Anagni, viola la detenzione domiciliare e minaccia alcuni minorenni: 34enne finisce in carcere
Ad Anagni un 34enne sottoposto alla detenzione domiciliare è stato arrestato dopo un episodio che avrebbe coinvolto un gruppo di minorenni nel centro storico.

ANAGNI – Un 34enne del posto è stato arrestato dai Carabinieri della Stazione di Anagni in esecuzione di un decreto di sospensione della misura alternativa della detenzione domiciliare emesso dall’Ufficio di Sorveglianza del Tribunale di Frosinone.

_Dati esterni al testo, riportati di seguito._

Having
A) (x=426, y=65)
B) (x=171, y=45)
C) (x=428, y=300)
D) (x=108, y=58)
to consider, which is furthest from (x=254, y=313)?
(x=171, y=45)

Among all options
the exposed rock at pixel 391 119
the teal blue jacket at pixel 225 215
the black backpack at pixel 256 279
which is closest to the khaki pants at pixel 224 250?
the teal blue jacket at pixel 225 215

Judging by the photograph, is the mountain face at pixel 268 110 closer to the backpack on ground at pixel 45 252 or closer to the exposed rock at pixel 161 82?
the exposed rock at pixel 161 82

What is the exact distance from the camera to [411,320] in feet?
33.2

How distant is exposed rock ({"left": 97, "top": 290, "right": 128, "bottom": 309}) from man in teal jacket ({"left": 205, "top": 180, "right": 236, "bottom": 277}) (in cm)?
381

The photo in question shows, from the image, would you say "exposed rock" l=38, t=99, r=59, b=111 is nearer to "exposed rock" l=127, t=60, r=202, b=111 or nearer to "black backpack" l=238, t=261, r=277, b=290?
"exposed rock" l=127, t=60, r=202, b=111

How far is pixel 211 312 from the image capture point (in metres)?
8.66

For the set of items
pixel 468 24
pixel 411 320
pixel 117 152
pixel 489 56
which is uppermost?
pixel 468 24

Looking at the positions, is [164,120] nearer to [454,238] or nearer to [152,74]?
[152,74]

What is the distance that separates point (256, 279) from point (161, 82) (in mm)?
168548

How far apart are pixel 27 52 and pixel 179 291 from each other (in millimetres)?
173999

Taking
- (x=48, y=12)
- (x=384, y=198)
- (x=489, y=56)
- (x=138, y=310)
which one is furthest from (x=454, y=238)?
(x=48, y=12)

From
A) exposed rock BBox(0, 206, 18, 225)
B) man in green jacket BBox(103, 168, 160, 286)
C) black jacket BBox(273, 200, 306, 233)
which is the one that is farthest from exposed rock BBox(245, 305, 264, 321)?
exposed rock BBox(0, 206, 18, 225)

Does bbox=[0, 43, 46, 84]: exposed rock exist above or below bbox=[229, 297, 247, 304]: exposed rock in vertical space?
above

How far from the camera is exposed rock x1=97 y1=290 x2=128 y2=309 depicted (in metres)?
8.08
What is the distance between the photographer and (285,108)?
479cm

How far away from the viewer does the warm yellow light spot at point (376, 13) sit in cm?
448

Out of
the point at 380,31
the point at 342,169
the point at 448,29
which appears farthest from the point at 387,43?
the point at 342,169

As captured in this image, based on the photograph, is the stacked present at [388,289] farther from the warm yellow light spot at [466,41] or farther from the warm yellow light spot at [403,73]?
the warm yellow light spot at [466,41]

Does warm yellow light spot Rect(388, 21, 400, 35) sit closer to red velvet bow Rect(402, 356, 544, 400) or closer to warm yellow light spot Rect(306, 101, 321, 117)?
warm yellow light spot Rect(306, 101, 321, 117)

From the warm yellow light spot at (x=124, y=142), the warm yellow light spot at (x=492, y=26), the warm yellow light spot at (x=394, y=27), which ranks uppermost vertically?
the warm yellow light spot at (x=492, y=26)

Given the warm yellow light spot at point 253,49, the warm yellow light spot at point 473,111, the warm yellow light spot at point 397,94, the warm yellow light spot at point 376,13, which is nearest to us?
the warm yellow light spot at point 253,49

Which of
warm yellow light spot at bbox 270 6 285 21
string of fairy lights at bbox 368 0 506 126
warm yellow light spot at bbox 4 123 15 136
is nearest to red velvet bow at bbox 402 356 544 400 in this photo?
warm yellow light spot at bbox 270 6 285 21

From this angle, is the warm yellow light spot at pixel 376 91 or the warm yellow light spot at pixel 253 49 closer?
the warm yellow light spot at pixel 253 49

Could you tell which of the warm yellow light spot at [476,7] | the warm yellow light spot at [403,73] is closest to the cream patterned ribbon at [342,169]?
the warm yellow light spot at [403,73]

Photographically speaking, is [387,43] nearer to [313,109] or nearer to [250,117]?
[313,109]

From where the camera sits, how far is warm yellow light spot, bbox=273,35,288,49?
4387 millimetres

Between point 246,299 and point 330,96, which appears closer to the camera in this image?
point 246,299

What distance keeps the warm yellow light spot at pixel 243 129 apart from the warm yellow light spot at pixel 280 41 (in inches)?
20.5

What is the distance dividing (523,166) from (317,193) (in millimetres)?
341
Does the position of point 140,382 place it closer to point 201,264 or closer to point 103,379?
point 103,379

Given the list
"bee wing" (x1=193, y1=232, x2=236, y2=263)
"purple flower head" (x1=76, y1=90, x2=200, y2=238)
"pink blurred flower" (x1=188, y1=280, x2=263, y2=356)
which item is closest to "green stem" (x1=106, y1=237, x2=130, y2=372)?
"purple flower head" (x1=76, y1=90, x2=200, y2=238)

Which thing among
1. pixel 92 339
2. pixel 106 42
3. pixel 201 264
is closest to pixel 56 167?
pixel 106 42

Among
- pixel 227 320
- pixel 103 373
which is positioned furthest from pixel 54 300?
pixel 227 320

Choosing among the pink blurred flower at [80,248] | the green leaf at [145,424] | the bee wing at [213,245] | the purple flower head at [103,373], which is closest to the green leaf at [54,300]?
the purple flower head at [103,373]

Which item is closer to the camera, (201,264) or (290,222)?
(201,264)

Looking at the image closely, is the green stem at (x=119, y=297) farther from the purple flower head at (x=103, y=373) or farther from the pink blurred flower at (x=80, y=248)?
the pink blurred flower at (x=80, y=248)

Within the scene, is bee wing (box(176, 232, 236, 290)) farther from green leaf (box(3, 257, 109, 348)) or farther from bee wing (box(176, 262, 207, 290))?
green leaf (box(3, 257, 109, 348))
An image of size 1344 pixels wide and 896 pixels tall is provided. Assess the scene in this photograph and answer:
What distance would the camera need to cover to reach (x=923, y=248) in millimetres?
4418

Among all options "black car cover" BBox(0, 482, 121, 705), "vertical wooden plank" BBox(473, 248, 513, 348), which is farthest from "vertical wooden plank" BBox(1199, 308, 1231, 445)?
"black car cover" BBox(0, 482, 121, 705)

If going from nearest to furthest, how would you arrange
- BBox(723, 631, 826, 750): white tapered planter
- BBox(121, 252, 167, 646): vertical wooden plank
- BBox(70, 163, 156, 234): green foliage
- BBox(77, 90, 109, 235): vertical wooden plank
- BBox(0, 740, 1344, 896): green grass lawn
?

Il provvedimento è arrivato dopo gli accertamenti svolti dai militari in relazione a un episodio verificatosi nella tarda serata del 12 settembre, quando l’uomo, già sottoposto alla detenzione domiciliare per altra causa, avrebbe rivolto ingiurie e minacce a un gruppo di ragazzi di età compresa tra i 16 e i 18 anni.
L’episodio nel centro storico
Secondo quanto ricostruito dai Carabinieri, il 34enne, che si sarebbe trovato in uno stato di alterazione psicofisica riconducibile all’assunzione di alcol, avrebbe inizialmente inveito contro i giovani dalla finestra della propria abitazione.
Successivamente sarebbe uscito di casa nonostante la misura cui era sottoposto e avrebbe inseguito i ragazzi fino all’ingresso dell’abitazione di uno di loro. I minorenni si sarebbero quindi rifugiati all’interno del portone, mentre l’uomo avrebbe colpito ripetutamente la porta con calci e pugni, pronunciando minacce nei loro confronti.
L’intervento dei Carabinieri
Dopo la richiesta di aiuto sono intervenute sul posto le pattuglie dell’Aliquota Radiomobile della Compagnia di Anagni e della locale Stazione. I militari hanno messo in sicurezza i ragazzi e avviato gli accertamenti sull’accaduto.
Al termine delle prime verifiche, il 34enne è stato deferito con le ipotesi di reato di evasione e minacce. La segnalazione trasmessa all’autorità giudiziaria ha quindi portato all’adozione del provvedimento di sospensione della misura alternativa.
Trasferito in carcere
I Carabinieri hanno successivamente rintracciato l’uomo nella propria abitazione e dato esecuzione al provvedimento, accompagnandolo in carcere.
Il 34enne dovrà espiare una pena residua di un anno e quattro mesi di reclusione relativa a una condanna per ricettazione riferita a fatti risalenti al 2013.
La posizione dell’uomo in relazione ai nuovi fatti resta sottoposta al vaglio dell’autorità giudiziaria. In base al principio costituzionale di presunzione di innocenza, eventuali responsabilità potranno essere considerate definitivamente accertate soltanto con una sentenza irrevocabile.